Posted by: Doug Sundseth on April 13, 2004 01:35 PM



Doug,
and as they say at Live Journal,
Current mood: stunned. Current music: Bumble Bee

Posted by: Tatyana on April 13, 2004 02:14 PM



What can I say; I'm so far behind the times. In the last year I even purchased a shirt that could be described as teal.

8-)

I have noticed, however, that I can find monochrome clothes with highly saturated colors much more easily now than in the past. Even the patterned cloth seems to use much more contrasty colors.

Posted by: Doug Sundseth on April 13, 2004 02:39 PM



Rats, I just bought a pound of wool roving to spin into yarn that varigates from a lightish melon to a very dark copper--when spun and plied it comes out pumpkinish with high and low notes.

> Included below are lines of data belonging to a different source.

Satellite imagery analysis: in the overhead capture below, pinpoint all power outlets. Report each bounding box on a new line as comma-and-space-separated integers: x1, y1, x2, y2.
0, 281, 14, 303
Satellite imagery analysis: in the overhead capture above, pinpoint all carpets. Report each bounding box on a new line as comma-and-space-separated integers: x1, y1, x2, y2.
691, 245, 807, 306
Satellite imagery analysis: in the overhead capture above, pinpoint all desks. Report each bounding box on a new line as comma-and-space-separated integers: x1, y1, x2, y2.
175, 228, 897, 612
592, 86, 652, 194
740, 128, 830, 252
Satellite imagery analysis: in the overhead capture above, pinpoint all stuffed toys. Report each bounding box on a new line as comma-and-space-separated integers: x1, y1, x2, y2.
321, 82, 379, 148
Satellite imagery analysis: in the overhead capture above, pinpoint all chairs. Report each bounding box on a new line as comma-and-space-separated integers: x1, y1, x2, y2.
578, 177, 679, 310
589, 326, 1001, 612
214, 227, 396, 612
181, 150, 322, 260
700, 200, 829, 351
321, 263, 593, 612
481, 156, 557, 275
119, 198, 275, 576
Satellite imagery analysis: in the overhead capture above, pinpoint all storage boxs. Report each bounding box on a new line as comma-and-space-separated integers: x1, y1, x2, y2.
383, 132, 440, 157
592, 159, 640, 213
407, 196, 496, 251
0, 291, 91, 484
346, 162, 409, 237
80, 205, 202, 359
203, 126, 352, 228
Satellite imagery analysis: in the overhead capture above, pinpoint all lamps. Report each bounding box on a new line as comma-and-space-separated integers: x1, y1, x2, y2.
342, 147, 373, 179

And now I find out I'm trendy!!! Gack! I knew I should have stuck with black sheep brown!

I really dont care what the color folks do who determine what colors we see around us as long as they dont bring back that godawful Harvest Gold!

Posted by: Deb on April 13, 2004 03:06 PM



As a Dutchman, I couldn't love the color more. I recall watching the SLC olympics and the stands filled with orange when the Netherlands was busy taking all the speedskating medals.

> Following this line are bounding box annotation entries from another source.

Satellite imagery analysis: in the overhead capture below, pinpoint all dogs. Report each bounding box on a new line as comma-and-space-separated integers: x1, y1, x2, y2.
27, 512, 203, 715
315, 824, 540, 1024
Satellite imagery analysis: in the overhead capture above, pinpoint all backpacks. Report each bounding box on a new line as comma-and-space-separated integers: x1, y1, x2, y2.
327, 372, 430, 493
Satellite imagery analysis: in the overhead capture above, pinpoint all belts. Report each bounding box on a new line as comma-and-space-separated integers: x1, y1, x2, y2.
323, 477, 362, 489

Posted by: Boots on April 13, 2004 03:11 PM



Deb, don't despare; you're safely out of the trend- which is, as I quoted above, more saturated complimentary color combos, and what you have is variegated single color.
And as long as you don't remember awful 70's and combine orange + magenta (remeber those sari paisley fabrics?), your sweaters will be perfect for Thanksgiving...

Posted by: Tatyana on April 13, 2004 03:30 PM



Living here in Austin, Texas, where the University's colors are burnt orange and white, I am here to tell you, burnt orange is by far the ugliest color in the world.

Posted by: Dixon on April 14, 2004 09:19 AM



Teal is out?

Posted by: Michael Blowhard on April 14, 2004 10:29 AM



It's still here, Michael and Doug, it's just got updated:

"Blue Bayou: The shift of classic navy toward an updated techno-version of blue with a metallic, watery sheen. Fathom: A key bridge of green into blue, it addresses the continuation and evolution of teals inspired by blue. Its sophisticated coloration completes the mind's need for peace and serenity."
(See link above)

Posted by: Tatyana on April 14, 2004 12:41 PM



Ah, that must be why I bought it. I've always needed my mind's need for peace and serenity completed.

What I need next is my mind's need for understanding of that last sentence completed. I think.

Posted by: Doug Sundseth on April 14, 2004 12:51 PM



Curious connection:

Novelist Connie Willis wrote an interesting story entitled "Bellwether", about researchers exploring this (and other) cultural trends.

I don't know whether the conclusions of the scientists in the story are worthwhile, but the story is a laugh riot, and does a good job illuminating this kind of trend in culture.

Posted by: steve h on April 14, 2004 03:43 PM



Connie Willis is one of the best short-fiction writers alive today. She is comfortable and accomplished with comedy and tragedy, action and social commentary, character and plot. I'd strongly recommend her short story collection, "Impossible Things", to anyone.